The district court previously granted summary judgment for defendants, concluding that the two characters were not substantially similar and that any purported similarities were unprotectable ideas or scènes à faire. (Read our summary of that decision here.) DuBay appealed the district court’s ruling, arguing that the district court erred in concluding that there was no substantial similarity between the characters and that the court further abused its discretion by failing to exclude the expert reports submitted by King. The Eleventh Circuit affirmed.
 
Parsing each of the alleged similarities, the Eleventh Circuit rejected plaintiff’s argument concerning the alleged similarity in the characters’ names, explaining that character names, as with other words and short phrases, do not enjoy copyright protection. The court further held that many of the alleged character similarities—including those “concerning their knightly heritage, travel to different times and parallel worlds, Western attire, fictionalized Alamo histories, and knife-wielding”—are scènes à faire too general to merit copyright protection.
 
As to the remaining elements alleged to be similar, the court explained that “[a]lthough these elements are similar in the abstract, they are not substantially similar because the elements are portrayed in different ways.” Whereas Restin Dane lives in a tower, the court observed, King’s Roland Deschain is on a quest to find a tower.

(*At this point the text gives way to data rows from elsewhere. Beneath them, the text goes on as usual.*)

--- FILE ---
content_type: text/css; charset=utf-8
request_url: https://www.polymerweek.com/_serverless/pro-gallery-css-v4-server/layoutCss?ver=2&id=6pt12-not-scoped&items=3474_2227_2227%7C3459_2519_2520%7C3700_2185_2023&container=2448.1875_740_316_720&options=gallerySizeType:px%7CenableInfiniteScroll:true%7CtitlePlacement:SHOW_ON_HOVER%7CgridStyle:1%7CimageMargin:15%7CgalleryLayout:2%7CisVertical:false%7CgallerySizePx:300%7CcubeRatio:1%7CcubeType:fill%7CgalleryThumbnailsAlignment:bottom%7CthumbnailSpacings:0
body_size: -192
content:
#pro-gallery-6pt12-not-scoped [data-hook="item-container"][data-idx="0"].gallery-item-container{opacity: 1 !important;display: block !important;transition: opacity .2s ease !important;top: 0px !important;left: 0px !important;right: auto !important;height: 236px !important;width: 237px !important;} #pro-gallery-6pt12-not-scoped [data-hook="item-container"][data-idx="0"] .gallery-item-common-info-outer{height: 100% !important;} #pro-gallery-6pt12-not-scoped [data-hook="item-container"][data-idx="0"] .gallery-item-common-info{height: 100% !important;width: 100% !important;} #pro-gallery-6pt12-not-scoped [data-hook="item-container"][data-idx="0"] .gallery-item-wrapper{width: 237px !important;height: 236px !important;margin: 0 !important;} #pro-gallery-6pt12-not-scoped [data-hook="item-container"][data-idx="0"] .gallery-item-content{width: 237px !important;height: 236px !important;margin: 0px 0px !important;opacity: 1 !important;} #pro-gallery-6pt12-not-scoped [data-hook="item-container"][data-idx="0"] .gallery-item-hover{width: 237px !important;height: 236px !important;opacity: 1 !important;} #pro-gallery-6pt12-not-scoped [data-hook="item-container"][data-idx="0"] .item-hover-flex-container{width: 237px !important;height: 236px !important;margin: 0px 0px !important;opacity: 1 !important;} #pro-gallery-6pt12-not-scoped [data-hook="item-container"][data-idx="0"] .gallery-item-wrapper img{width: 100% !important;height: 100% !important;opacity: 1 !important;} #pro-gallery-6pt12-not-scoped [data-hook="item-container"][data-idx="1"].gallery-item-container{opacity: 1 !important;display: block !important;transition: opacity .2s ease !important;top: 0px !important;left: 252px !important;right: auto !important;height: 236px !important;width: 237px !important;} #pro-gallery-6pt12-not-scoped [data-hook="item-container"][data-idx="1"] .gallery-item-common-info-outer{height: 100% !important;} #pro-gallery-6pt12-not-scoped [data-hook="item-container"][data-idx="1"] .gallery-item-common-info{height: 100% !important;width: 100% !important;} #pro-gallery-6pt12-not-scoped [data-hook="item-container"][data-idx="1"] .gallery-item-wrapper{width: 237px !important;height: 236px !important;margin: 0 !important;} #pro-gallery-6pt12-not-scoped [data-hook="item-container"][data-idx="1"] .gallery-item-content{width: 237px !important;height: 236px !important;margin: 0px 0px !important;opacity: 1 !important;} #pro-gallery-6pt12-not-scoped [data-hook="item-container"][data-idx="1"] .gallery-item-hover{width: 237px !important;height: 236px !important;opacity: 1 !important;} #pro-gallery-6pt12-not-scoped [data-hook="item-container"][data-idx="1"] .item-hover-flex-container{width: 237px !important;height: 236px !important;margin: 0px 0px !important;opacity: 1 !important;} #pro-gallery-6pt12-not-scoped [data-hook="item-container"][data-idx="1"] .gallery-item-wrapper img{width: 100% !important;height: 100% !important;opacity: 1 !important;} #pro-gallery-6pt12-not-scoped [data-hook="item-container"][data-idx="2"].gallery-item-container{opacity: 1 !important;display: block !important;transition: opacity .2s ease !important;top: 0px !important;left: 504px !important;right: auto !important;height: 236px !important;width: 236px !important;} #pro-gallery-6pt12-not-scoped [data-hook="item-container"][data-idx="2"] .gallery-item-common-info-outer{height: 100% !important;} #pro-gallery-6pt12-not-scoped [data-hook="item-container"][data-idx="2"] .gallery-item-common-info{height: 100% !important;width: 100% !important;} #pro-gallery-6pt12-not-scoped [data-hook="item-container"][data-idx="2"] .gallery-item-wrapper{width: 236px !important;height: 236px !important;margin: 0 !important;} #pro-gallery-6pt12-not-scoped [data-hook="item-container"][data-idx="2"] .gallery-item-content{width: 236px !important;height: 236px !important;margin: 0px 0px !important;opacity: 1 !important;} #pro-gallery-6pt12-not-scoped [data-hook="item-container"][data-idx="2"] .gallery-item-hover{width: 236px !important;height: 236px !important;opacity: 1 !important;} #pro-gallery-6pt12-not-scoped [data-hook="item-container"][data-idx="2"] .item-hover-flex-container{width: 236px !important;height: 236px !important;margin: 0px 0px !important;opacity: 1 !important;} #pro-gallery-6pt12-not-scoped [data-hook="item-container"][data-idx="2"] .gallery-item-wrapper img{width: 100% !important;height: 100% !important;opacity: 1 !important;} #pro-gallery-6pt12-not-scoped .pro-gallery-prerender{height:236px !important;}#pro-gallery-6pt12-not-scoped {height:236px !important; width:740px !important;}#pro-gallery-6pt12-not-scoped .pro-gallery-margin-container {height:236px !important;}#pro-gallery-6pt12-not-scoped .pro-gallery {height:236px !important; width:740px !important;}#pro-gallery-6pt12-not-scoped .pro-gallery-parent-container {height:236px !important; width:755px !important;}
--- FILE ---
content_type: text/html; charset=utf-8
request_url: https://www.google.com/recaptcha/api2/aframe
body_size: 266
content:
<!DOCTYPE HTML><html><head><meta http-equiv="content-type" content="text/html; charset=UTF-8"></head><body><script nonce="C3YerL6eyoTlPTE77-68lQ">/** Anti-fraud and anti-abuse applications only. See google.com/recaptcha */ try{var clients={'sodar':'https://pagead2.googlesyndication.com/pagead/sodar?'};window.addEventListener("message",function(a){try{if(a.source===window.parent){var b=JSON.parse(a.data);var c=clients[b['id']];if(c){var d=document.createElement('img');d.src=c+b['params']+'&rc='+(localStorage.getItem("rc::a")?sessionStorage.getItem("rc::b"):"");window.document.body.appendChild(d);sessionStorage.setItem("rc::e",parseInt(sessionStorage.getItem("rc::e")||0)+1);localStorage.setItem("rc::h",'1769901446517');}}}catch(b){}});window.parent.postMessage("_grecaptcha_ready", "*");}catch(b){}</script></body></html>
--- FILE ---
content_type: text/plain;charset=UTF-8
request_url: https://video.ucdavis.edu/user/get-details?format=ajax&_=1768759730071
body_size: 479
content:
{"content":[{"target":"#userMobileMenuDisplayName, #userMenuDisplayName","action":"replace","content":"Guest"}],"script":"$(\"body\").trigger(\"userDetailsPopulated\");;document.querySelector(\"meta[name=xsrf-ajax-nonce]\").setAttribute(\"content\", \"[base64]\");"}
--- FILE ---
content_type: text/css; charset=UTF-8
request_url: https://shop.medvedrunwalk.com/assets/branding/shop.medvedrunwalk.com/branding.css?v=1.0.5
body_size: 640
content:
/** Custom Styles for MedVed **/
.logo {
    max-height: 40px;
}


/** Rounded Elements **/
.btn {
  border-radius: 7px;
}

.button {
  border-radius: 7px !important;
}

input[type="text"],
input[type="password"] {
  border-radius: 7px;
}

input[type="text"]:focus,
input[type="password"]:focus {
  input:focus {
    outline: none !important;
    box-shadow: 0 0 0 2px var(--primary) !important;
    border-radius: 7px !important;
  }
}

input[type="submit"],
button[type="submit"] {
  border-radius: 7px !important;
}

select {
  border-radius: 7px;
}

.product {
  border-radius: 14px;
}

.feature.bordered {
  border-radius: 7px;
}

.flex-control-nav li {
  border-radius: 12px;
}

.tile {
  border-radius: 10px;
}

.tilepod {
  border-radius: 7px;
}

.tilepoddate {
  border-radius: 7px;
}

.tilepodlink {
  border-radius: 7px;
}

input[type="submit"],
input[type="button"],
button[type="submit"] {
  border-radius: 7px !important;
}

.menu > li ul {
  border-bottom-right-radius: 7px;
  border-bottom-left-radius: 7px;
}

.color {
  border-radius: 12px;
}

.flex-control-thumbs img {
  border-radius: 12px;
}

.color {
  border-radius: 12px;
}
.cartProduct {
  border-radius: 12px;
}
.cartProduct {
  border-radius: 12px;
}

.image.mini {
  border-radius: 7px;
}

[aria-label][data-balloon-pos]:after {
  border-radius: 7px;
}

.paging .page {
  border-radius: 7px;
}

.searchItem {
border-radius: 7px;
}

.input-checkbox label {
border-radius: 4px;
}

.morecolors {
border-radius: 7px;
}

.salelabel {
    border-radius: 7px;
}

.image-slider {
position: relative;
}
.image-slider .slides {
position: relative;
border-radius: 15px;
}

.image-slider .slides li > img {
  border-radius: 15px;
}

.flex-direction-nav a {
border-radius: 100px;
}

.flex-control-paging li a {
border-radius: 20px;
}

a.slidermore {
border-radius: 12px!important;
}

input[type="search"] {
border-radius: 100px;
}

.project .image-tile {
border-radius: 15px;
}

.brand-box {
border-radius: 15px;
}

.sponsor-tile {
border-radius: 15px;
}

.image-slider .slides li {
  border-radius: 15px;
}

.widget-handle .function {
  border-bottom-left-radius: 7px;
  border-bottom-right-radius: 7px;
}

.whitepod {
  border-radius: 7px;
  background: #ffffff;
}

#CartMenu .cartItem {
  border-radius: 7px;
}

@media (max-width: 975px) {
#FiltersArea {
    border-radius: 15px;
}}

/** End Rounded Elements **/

The court similarly found that the characters’ interactions with birds were portrayed differently and that while Dane travels back in time to the Alamo and saves a young boy who turns out to be his great-great-grandfather, Deschain saves a young boy who he later betrays for the sake of his quest.
 
The court also rejected plaintiff’s claim that the combinations of these elements rendered the works substantially similar, concluding that “this holistic analysis further highlights the distinctiveness of each character.” While Dane is a traditional comic book hero—“a courageous gunslinger and an honorable man”—Deschain is a “far more complex” character who lacks idealism and moral integrity. Considering the different stories and contexts surrounding the characters, the court deemed any similarities to be merely superficial. The court thus affirmed the grant of summary judgment for King and the other defendants, concluding that no reasonable jury could find that the parties’ works are substantially similar.
 
The court also held that the district court did not abuse its discretion by refusing to exclude the expert reports submitted by King, which consisted of character and plot summaries of the works and a separate analysis of substantial similarity. Among other things, the court explained, there was no need to exclude the expert testimony on summary judgment because the case would not reach trial and because, in granting summary judgment for defendants, the district court considered the works themselves in addition to the expert reports that had been submitted.